Ao contrário dos bancos de alimentos, que distribuem principalmente alimentos enlatados e fast food para pessoas necessitadas, Farrell sonhava em criar um oásis que além de fornecer alimentos frescos, também ajudasse a fortalecer a comunidade. 

Segundo Farrell, o que a motiva é o desejo de justiça social. "Como professora, vejo as desigualdades sociais que existem em nossas diferentes escolas e bairros diariamente", desabafa. 

Fila do pão

A ideia do centro de alfabetização alimentar logo encontrou um solo fértil. Depois de muito trabalho e graças a uma grande equipe de voluntários, o centro Grow abriu suas portas em 2020. Farrell recebeu verbas do governo e muitas doações para o projeto.

Normal na Suíça, mas uma incomum em muitas partes do Canadá: uma loja cheia de produtos frescos. zVg

Agora, ela passa cerca de 20 horas por semana no projeto - principalmente quando seus filhos estão dormindo - e tudo de forma voluntária. "A gestão do tempo é um dos meus pontos fortes", diz ela. Turner confirma isso: "Pamela é tão bem organizada. Ela funciona como um relógio suíço", diz ele.

No Grow, as pessoas podem comprar comida, frequentar aulas de culinária e - quando a pandemia permitir - simplesmente passar algum tempo juntas. Em média, 150 compradores vêm ao Grow todos os dias. "A fila se estende ao redor do quarteirão frequentemente", diz Turner. Existe apenas um pré-requisito para fazer compras lá: "é necessário provar que se tem uma renda baixa", acrescenta Farrell.

A loja se tornou tão popular que muitas vezes há filas para entrar. zVg

"O fato de ter crescido na Suíça me dá coragem para lutar por mudanças e defender os outros", diz a emigrante suíça, acrescentando que seu projeto tem "planos ambiciosos". Comer, cozinhar e reunir pessoas é só o começo.
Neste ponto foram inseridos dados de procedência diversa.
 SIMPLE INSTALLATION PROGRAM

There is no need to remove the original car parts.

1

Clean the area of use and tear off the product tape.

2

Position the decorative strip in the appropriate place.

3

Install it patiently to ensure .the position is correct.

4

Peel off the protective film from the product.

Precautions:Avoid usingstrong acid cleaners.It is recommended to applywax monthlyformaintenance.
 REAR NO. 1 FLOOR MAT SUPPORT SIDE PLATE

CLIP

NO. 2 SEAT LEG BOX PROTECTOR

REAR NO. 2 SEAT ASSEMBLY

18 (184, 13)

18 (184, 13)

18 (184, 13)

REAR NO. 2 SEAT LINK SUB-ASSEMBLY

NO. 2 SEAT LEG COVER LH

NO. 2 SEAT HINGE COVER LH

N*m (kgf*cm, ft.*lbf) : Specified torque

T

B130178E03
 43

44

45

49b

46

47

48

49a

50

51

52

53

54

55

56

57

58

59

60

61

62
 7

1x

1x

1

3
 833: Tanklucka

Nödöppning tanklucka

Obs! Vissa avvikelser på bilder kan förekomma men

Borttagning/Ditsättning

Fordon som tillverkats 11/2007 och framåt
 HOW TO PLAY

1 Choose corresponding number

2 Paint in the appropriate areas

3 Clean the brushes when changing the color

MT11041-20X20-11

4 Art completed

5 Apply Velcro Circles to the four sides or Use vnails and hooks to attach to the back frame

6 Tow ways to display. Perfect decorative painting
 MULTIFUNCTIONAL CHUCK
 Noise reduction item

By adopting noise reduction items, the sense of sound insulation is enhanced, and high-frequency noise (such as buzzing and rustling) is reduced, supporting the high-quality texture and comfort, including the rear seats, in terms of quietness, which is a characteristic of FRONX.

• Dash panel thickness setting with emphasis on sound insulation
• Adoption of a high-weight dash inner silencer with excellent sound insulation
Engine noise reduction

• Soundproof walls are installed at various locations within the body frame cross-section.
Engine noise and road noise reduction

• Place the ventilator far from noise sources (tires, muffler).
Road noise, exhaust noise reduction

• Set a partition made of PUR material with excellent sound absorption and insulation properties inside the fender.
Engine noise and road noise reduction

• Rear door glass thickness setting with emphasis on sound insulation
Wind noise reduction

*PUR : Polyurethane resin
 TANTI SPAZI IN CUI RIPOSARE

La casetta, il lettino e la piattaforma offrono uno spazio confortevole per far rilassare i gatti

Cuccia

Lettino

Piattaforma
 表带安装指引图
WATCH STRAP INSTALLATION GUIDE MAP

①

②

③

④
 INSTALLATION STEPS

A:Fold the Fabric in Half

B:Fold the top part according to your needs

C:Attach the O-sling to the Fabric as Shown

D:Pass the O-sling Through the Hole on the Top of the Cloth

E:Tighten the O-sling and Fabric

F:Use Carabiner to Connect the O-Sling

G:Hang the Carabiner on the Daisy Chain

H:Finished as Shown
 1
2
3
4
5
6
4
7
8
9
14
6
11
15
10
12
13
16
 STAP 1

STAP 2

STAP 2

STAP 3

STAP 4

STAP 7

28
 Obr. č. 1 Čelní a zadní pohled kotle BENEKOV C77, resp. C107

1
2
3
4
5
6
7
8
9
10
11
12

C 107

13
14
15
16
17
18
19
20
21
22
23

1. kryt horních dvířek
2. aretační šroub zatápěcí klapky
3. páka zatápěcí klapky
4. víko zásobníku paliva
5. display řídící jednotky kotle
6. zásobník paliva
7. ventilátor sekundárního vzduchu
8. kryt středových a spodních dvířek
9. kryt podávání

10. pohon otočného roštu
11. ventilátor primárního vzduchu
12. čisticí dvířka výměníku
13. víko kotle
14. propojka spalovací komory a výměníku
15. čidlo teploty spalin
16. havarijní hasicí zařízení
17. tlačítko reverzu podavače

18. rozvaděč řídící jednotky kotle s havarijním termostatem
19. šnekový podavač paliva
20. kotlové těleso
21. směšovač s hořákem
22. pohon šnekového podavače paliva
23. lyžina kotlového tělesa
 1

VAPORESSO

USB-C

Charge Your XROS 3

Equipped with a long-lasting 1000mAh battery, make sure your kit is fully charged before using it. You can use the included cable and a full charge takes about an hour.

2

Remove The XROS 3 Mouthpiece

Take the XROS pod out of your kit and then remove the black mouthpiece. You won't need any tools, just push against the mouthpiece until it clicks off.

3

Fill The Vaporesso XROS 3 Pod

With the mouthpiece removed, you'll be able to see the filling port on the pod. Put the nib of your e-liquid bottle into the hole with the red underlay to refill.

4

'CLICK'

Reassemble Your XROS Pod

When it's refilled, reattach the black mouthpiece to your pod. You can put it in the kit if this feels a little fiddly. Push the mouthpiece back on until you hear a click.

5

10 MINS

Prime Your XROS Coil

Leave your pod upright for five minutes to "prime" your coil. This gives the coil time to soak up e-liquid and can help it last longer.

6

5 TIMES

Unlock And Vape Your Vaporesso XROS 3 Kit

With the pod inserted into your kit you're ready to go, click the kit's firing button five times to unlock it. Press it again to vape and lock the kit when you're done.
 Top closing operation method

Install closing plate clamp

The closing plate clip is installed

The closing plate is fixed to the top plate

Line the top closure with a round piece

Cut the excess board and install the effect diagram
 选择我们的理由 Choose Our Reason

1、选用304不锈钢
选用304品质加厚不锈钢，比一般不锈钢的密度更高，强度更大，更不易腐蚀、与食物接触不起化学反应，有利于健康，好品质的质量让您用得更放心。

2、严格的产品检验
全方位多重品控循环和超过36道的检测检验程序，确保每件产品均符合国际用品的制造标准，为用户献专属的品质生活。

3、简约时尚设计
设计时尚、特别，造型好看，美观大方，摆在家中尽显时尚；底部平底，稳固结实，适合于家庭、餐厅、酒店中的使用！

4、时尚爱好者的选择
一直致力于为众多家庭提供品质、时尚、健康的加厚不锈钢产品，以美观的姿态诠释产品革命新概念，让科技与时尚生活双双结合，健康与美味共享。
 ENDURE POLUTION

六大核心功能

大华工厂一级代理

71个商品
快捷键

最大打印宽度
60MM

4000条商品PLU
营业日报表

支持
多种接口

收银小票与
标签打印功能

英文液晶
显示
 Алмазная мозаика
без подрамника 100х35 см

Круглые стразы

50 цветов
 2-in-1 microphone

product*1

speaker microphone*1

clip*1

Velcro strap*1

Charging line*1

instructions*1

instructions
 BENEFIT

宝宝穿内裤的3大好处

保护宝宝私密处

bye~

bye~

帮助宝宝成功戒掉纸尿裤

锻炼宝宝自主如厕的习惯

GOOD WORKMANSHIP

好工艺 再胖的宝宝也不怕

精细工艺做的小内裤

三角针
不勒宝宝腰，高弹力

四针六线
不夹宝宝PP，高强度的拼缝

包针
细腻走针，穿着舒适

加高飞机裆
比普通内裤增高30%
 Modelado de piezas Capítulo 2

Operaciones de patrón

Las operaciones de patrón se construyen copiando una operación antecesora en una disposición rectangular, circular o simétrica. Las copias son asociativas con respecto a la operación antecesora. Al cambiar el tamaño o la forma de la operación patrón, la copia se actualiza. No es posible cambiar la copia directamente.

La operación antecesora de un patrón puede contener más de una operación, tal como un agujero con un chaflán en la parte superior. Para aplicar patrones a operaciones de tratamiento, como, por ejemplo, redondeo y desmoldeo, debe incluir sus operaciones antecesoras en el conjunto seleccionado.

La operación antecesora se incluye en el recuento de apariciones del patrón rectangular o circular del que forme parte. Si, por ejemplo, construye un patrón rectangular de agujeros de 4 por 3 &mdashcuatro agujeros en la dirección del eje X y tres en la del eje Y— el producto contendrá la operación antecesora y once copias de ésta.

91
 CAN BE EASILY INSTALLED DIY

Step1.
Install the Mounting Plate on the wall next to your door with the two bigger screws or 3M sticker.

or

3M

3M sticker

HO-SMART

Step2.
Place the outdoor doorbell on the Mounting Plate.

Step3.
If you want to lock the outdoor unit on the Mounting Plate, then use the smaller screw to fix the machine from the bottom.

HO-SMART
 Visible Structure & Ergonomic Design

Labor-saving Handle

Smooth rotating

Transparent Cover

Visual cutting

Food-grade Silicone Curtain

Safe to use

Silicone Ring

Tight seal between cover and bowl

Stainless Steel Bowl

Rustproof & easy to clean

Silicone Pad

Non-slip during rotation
Com o tempo, também almeja estimular as pessoas a se mobilizarem na busca por direitos na participação política através do voto. 

Farrell também espera expandir o projeto e criar mais centros de educação alimentar na região. "A chave é tornar nosso projeto atraente para outras comunidades e, assim, abandonar os programas alimentares de emergência". Ela está convencida de que encontrou um modelo sustentável e viável para fazer isso.